**Directive**
Copy the listing below verbatim, beginning at the line that contains "What is the distance between the observer" and continuing through the final line of the listing. Leave any pictures out of your copy.
----- Dataset entries
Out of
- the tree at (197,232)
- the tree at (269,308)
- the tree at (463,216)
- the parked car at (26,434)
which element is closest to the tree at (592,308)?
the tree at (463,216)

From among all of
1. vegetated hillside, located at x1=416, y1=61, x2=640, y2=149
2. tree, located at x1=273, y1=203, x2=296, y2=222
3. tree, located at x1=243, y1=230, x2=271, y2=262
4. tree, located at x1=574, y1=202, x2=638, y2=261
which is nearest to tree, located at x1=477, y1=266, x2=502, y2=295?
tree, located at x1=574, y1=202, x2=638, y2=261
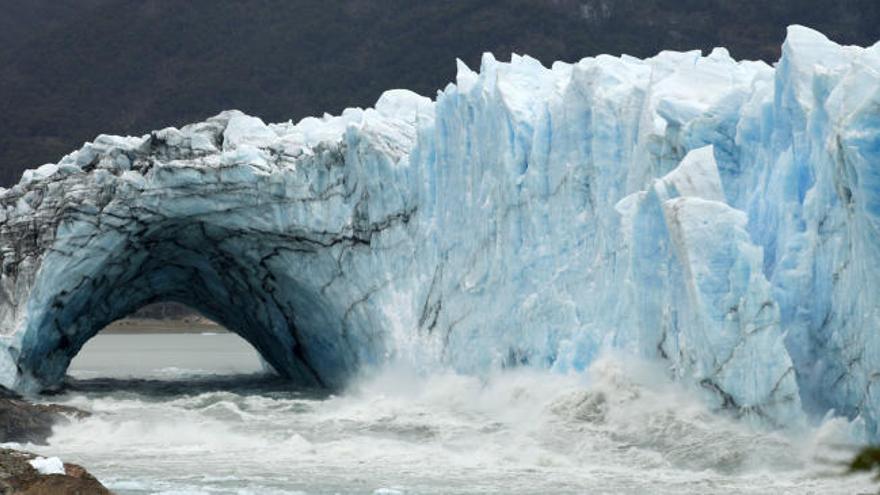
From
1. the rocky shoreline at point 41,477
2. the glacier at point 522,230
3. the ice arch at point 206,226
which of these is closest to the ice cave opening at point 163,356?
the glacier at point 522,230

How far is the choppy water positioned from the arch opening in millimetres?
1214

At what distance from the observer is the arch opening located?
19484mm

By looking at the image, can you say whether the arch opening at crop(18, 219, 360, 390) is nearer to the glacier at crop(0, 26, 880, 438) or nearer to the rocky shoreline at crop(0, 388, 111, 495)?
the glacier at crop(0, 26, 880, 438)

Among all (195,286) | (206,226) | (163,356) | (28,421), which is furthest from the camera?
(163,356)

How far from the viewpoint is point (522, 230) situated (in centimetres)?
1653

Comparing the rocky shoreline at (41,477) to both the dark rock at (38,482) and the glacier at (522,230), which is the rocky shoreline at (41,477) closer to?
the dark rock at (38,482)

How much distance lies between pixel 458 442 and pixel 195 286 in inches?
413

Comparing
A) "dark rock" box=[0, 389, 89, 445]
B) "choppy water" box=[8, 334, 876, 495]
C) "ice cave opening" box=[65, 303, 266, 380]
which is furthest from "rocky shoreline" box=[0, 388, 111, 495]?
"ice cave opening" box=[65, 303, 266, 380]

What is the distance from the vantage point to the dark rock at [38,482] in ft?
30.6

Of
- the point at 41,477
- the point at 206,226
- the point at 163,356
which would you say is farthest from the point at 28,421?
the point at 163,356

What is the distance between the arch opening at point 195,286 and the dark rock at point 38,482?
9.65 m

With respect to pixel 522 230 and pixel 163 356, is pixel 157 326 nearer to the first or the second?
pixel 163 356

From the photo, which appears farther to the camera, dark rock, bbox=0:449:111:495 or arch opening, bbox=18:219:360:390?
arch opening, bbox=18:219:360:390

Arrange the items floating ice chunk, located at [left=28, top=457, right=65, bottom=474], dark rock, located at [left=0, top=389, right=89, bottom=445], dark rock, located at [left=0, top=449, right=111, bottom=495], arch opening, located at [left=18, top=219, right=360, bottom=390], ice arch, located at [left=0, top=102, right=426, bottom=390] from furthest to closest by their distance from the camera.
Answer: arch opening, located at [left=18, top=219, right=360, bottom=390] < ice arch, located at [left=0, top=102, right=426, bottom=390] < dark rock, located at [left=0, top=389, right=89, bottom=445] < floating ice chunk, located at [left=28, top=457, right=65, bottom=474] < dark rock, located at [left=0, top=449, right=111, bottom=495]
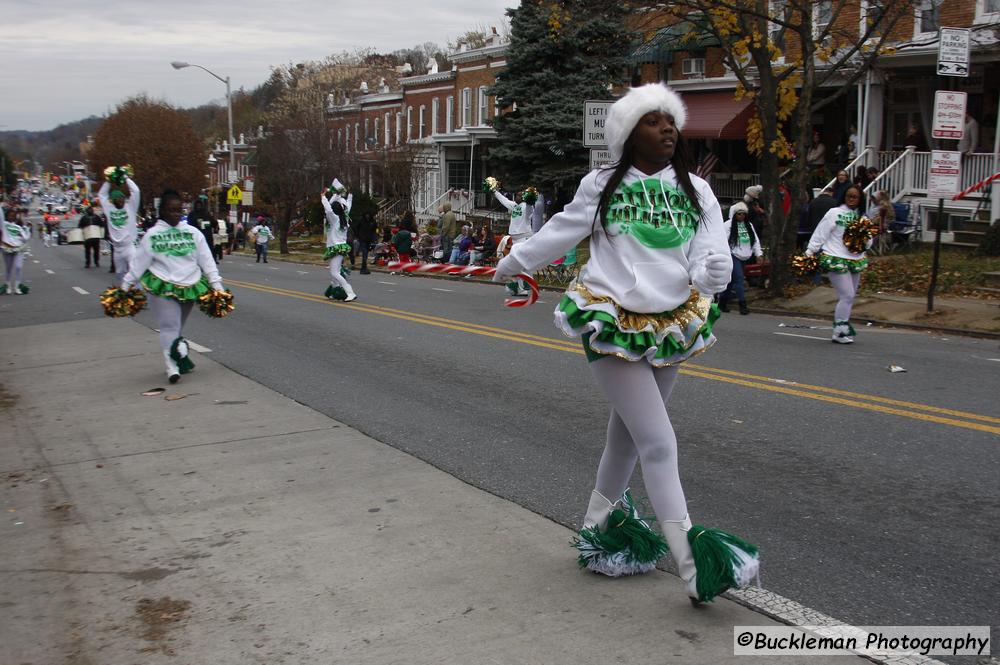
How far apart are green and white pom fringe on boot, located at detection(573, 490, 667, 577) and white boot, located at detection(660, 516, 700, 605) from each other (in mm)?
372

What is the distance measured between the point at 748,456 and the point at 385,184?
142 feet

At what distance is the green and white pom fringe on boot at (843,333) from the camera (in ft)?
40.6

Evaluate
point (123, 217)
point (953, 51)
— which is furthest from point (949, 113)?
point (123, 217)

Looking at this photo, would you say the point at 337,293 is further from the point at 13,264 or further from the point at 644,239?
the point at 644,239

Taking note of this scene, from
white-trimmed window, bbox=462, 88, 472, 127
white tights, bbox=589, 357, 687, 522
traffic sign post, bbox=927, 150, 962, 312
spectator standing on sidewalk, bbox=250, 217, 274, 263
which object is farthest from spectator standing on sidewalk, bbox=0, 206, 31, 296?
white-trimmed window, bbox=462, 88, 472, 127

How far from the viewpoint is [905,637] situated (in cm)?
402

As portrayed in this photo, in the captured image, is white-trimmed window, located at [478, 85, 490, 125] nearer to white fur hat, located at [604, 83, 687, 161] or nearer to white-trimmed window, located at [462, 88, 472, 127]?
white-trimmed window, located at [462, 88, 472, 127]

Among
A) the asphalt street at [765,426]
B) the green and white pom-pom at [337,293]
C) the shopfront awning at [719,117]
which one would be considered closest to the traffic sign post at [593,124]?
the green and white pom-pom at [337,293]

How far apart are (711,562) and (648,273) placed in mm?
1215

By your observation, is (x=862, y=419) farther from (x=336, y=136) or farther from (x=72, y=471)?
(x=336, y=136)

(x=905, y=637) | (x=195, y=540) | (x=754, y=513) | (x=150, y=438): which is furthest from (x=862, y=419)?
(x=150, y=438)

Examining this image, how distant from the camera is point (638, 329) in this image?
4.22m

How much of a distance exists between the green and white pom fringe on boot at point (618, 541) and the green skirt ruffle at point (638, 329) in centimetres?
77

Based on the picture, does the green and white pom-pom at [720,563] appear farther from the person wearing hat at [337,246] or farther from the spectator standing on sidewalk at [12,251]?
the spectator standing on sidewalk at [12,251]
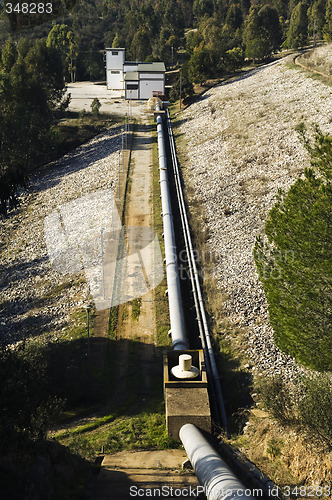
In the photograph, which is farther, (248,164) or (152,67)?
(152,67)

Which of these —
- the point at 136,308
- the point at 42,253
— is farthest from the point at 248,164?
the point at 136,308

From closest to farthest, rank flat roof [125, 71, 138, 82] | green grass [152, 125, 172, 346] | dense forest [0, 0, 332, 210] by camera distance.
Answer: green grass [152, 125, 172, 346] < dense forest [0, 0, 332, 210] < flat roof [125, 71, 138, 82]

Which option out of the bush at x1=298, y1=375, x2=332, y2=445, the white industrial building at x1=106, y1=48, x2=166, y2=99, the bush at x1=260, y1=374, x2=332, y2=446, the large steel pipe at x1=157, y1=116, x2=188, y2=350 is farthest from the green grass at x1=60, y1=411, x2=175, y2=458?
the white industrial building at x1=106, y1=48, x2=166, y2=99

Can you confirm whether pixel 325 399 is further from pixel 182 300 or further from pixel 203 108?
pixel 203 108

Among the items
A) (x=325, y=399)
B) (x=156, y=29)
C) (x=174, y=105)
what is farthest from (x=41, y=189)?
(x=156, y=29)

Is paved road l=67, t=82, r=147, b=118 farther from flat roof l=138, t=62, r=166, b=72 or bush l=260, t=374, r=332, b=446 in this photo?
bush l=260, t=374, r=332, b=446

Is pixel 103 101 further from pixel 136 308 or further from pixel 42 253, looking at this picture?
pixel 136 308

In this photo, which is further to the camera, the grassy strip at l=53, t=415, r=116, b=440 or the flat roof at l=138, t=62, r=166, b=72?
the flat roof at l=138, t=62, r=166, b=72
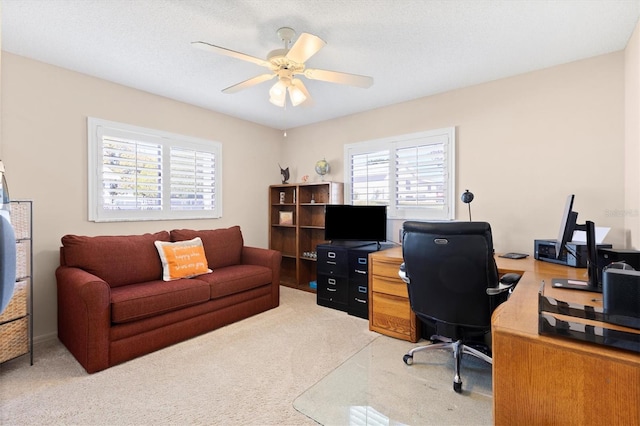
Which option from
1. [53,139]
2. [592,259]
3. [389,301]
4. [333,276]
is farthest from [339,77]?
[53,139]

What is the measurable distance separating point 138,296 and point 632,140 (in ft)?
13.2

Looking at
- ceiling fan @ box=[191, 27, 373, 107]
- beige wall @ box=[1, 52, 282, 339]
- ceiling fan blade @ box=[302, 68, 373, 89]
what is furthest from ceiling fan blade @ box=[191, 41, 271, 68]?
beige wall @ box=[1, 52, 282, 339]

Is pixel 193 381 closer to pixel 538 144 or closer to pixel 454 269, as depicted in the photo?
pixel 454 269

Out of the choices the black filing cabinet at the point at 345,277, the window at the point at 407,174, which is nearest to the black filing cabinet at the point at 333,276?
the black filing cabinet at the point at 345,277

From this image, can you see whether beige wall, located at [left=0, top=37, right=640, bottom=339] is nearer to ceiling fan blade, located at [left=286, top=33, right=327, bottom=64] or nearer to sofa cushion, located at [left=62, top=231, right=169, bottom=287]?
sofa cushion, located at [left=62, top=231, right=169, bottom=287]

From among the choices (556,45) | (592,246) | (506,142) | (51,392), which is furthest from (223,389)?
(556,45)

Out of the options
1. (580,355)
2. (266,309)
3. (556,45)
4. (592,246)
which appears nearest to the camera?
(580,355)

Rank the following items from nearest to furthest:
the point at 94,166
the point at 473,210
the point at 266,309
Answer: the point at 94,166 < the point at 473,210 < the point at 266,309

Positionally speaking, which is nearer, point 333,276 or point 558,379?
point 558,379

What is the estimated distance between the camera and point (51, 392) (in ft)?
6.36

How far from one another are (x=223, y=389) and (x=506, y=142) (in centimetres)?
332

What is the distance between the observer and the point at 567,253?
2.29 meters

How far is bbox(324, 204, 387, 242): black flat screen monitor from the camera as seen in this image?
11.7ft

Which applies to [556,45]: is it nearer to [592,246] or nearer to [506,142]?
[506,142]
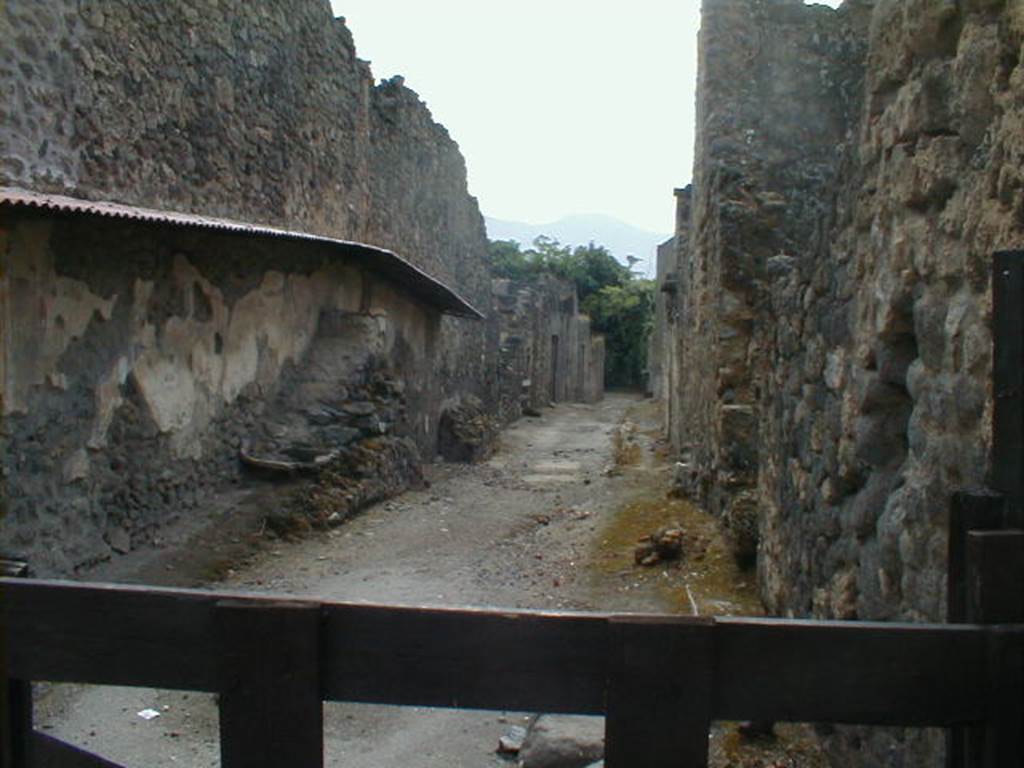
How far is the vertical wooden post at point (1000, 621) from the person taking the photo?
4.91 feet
----------
**The solution**
What is the distance between the observer and the point at 567,253?
2.29 meters

How far is bbox(324, 204, 387, 242): black flat screen monitor from the camera as seen in this image?
11.7ft

Which applies to [556,45]: is it nearer to [592,246] or nearer to [506,142]?
[506,142]
How far is the vertical wooden post at point (1000, 621) from the person taking the photo?
4.91 feet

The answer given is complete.